Work to do ▸ Report each line in the records below that includes the string "image". Case counts.

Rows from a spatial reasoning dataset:
★ ★ ★ ★

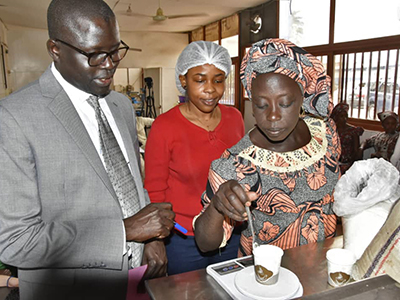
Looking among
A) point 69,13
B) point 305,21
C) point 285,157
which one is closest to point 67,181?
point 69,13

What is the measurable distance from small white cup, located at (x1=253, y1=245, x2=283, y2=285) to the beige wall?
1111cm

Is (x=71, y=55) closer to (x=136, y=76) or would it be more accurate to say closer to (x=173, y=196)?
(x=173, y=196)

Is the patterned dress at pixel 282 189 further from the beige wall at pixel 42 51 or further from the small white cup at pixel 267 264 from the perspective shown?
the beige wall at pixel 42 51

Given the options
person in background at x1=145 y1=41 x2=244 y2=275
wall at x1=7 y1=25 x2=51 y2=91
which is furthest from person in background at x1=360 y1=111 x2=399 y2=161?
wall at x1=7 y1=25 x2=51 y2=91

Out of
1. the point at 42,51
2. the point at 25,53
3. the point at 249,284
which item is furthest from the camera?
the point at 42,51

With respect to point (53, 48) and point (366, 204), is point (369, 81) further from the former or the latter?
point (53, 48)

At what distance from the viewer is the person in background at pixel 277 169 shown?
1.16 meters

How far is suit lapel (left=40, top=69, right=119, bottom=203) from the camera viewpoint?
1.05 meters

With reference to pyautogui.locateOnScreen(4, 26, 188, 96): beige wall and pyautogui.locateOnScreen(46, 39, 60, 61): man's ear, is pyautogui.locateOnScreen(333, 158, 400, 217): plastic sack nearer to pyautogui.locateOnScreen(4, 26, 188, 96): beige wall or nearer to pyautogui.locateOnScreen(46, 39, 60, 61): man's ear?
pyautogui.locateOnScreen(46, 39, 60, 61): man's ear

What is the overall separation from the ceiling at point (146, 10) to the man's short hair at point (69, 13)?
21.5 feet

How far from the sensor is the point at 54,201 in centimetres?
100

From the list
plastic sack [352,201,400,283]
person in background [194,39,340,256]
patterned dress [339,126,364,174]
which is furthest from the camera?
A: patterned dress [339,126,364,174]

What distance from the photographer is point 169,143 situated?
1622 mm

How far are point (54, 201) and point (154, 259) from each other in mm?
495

★ ★ ★ ★

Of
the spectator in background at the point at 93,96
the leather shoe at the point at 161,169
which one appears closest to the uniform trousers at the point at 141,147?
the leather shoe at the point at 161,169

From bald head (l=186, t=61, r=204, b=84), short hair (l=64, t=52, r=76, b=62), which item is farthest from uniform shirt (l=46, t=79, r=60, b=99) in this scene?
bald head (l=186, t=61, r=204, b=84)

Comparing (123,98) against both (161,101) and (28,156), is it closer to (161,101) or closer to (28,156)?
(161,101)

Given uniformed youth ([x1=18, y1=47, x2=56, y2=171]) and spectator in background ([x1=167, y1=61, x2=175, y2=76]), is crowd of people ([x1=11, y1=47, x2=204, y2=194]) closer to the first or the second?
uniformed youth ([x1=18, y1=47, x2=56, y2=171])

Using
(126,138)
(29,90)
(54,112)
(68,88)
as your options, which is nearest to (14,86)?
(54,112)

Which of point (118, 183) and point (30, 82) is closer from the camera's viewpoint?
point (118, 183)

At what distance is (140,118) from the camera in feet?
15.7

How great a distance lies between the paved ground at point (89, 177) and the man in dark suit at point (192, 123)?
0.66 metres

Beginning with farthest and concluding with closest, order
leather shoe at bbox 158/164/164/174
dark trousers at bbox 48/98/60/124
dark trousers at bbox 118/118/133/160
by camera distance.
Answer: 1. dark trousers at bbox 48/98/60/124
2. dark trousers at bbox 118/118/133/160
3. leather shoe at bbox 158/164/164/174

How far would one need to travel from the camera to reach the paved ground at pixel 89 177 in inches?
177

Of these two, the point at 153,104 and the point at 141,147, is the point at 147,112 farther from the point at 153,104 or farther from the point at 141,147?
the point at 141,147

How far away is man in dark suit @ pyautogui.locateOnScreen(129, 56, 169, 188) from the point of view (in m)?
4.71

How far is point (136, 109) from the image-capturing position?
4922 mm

★ ★ ★ ★

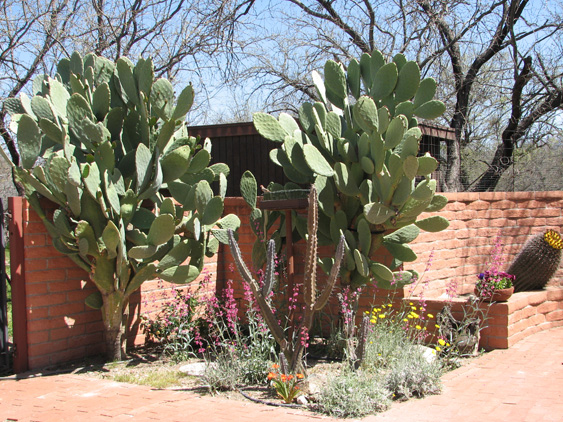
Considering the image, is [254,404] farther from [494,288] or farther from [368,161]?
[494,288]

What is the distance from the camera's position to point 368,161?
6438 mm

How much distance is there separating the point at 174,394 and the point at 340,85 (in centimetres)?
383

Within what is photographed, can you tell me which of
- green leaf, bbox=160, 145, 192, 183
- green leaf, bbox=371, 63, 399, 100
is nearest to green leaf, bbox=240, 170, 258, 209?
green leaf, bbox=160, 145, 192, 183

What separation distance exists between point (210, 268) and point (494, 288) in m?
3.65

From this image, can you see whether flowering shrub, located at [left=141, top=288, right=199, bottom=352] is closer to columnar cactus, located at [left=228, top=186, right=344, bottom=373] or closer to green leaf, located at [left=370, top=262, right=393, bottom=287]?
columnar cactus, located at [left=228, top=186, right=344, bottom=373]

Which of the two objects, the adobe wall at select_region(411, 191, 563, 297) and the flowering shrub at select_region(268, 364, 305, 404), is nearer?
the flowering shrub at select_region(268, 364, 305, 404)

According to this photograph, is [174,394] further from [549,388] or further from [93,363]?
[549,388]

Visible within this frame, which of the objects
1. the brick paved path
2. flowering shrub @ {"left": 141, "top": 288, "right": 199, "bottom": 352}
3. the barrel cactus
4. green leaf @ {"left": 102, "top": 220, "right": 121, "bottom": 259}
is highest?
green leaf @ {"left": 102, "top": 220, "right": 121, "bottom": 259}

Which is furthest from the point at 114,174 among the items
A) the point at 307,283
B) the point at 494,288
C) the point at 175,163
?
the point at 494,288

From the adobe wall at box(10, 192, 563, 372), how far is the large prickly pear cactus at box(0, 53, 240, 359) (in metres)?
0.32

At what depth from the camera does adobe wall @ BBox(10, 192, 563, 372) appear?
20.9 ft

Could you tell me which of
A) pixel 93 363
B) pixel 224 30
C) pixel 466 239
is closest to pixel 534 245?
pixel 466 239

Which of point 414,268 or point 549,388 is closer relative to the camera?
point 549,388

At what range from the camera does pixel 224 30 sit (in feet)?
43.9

★ ★ ★ ★

Answer for this exercise ▸
How far is point (136, 109) from the image-capturing position?
Considering the image, is [254,404] farther from [494,288] or farther from [368,161]?
From this image, can you see whether flowering shrub, located at [left=141, top=288, right=199, bottom=352] is closer to columnar cactus, located at [left=228, top=186, right=344, bottom=373] or closer to green leaf, located at [left=370, top=262, right=393, bottom=287]?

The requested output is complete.